Kinetics Question

First, draw a free body diagram:

You should have been instructed that the coefficient of friction (μ) is used to find the frictional force like this:

F_Friction = μ•F_Normal or, in this case, μ = F_Friction/F_Normal

With regards the the STATIC coefficient of friction, that is the coefficient for which the force just breaks the object loose from the surface, which is 0.2 N.

To find the normal force, consider that there is no motion or acceleration in the y-direction. That means the sum of the forces in the y-direction equals zero because F = ma and "a" = zero.

∑F_y = F_Normal - W where W is the weight (which is the mass times the acceleration due to gravity) so

∑F_y = 0 = F_Normal - mg

F_Normal = mg

F_Normal = (0.09 kg)(9.8 m/s²) = 0.882 N

In the x-direction, since the Applied force is pushing just enough to break the object free, that just momentarily prior to it breaking loose, there is no motion so ∑F_x = 0 as well so:

∑F_x = 0 = F_Applied - F_Friction

F_Applied = F_Friction

0.2N = F_Friction

Using μ = F_Friction/F_Normal :

μ_static = 0.2/0.882 = 0.2

To find the kinetic coefficient of friction, find the acceleration of the object using the kinematic equations of motion (assuming constant acceleration): x = x₀ + v_ot + 1/2at² x₀ = 0 and v₀ = 0 so x = 1/2at² or a = 2x/t² = 2(0.1 m)/(0.5)² = 0.8 m/s²

The ∑F_x = ma = (0.09)(0.8) = 0.072 N

The applied force is 0.2N so the frictional force must be 0.2 - 0.072 = 0.128

μ = F_Friction/F_Normal :

μ_kinetic = 0.128/0.882 = 0.1

The minimal force required to move it is going to be the minimum force required to match(or just barely exceed) the force of static friction keeping it in place. This minimum force of 0.2N is thus equal to N*mu(Force normal times the coefficient of friction). The normal force will be equally balanced by the force of gravity in the y direction, which is given as mass*gravitational acceleration = 0.09kg*9.81m/s^2 = 0.8829N, which is the magnitude of both the gravitational force and the normal force.

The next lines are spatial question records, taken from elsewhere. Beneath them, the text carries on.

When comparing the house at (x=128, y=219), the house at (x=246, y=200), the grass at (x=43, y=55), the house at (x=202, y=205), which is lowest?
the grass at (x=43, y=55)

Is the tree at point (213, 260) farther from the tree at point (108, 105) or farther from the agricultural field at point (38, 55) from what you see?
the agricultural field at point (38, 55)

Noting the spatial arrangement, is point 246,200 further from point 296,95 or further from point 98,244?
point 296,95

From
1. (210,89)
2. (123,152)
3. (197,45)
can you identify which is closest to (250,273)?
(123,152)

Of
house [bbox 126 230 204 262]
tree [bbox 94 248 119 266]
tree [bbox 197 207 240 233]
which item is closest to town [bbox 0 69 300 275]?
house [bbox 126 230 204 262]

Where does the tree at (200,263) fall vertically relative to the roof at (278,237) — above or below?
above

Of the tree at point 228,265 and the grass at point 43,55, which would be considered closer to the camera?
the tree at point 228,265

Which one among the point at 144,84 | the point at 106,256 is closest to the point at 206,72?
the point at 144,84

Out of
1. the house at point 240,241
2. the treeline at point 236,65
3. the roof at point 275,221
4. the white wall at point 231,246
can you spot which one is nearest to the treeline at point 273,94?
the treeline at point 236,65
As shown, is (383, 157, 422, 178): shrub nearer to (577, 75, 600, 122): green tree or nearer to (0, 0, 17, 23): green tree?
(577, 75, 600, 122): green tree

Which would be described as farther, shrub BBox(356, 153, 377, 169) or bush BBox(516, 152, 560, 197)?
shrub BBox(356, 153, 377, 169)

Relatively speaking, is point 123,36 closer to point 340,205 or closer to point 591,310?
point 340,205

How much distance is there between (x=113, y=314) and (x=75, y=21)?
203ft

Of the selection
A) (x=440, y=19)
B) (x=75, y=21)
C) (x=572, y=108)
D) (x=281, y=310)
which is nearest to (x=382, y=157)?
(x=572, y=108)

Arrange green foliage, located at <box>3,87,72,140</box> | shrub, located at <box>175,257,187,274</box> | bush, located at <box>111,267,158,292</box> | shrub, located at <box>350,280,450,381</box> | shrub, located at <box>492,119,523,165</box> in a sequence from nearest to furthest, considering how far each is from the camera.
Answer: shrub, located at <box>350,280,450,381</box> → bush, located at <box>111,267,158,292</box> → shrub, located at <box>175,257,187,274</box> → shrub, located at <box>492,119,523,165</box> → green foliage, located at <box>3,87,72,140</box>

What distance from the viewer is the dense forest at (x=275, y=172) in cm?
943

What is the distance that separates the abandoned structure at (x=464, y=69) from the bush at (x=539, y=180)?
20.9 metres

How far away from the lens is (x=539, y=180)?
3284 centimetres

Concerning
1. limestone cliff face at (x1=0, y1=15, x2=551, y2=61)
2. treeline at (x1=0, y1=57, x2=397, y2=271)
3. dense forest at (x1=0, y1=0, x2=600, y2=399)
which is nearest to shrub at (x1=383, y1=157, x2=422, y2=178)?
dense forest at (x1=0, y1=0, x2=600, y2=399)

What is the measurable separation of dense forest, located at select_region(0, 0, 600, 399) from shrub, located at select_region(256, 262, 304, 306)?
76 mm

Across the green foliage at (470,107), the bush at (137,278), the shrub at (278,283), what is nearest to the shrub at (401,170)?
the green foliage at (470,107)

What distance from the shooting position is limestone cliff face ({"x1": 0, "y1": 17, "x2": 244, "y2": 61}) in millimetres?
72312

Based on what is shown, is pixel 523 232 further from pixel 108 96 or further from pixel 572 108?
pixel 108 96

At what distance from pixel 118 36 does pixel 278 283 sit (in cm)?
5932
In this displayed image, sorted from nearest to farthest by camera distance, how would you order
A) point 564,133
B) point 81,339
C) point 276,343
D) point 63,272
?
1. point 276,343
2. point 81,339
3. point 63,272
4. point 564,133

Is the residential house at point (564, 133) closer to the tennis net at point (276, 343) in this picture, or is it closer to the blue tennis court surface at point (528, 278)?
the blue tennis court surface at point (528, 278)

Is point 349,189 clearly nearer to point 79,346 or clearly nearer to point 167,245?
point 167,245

Thus the force required to move the puck is equal to the coefficient of friction times the normal force:

0.2N = 0.8829N * mu

We can solve this for the coefficient of friction, mu, by dividing through by 0.8829N, and we get mu = 0.2265.

Now to calculate the kinetic friction in the second half of the problem, we need to know the net force the puck feels. We can obtain this through the acceleration value, because net fore = mass*acceleration by Newton's second law.

To find the acceleration, we will use the 2nd kinematic: delta x = initial velocity*time + 0.5* acceleration*time^2

delta x is 0.1 m

initial velocity is 0

time is 0.5 s

Thus 0.1 = 0*0.5 + 0.5*a*0.5^2, and solving for a, we get 0.8 m/s^2

Then our net force, by newton's second law is 0.09kg*0.8m/s^2 = 0.072N

If our applied force is 0.2N, and our resulting force is 0.072N, then the resistive force is 0.2-0.072= 0.128N

Now this is the kinetic friction force, which is again equal to the normal force(0.8829N, the y direction hasnt changed), times the coefficient of kinetic friction, mu.

0.128N = 0.8829N*mu, and solving again for mu, we get 0.145.

a) Force of static friction = μ_s x Normal force, where μ_s is the coefficient of static friction. So if it takes 0.2 N just to move it, 0.2 = μ_s x mg = μ_s x 0.09 kg x 9.8 m/s^2.

μ_s = 0.2N / 0.09 kg x 9.8 m/s^2. = 0.227.

b) When it is moving, the kinetic frictional force opposes the applied force, so it is the net force that causes the motion F_net = 0.2 N - μ_k x mg.

If the puck covers 0.1 m in 0.5 s, its acceleration can be obtained from D = V₀ t + 1/2 x a x t².

As V₀ is zero, this becomes D = 1/2 x a x 0.5² and a = 2 x 0.1 m / 0.5² = 0.8 m/s².

The net force is then ma = 0.09 kg x 0.8 m/s² = 0.072 N and this is equal to 0.2 N - μ_k x 0.09 kg x 9.8 m/s².

Solving for μ_k = 0.072 N - 0.2 N / -0.882 N = 0.145.

I didn't round to the number of sig figs.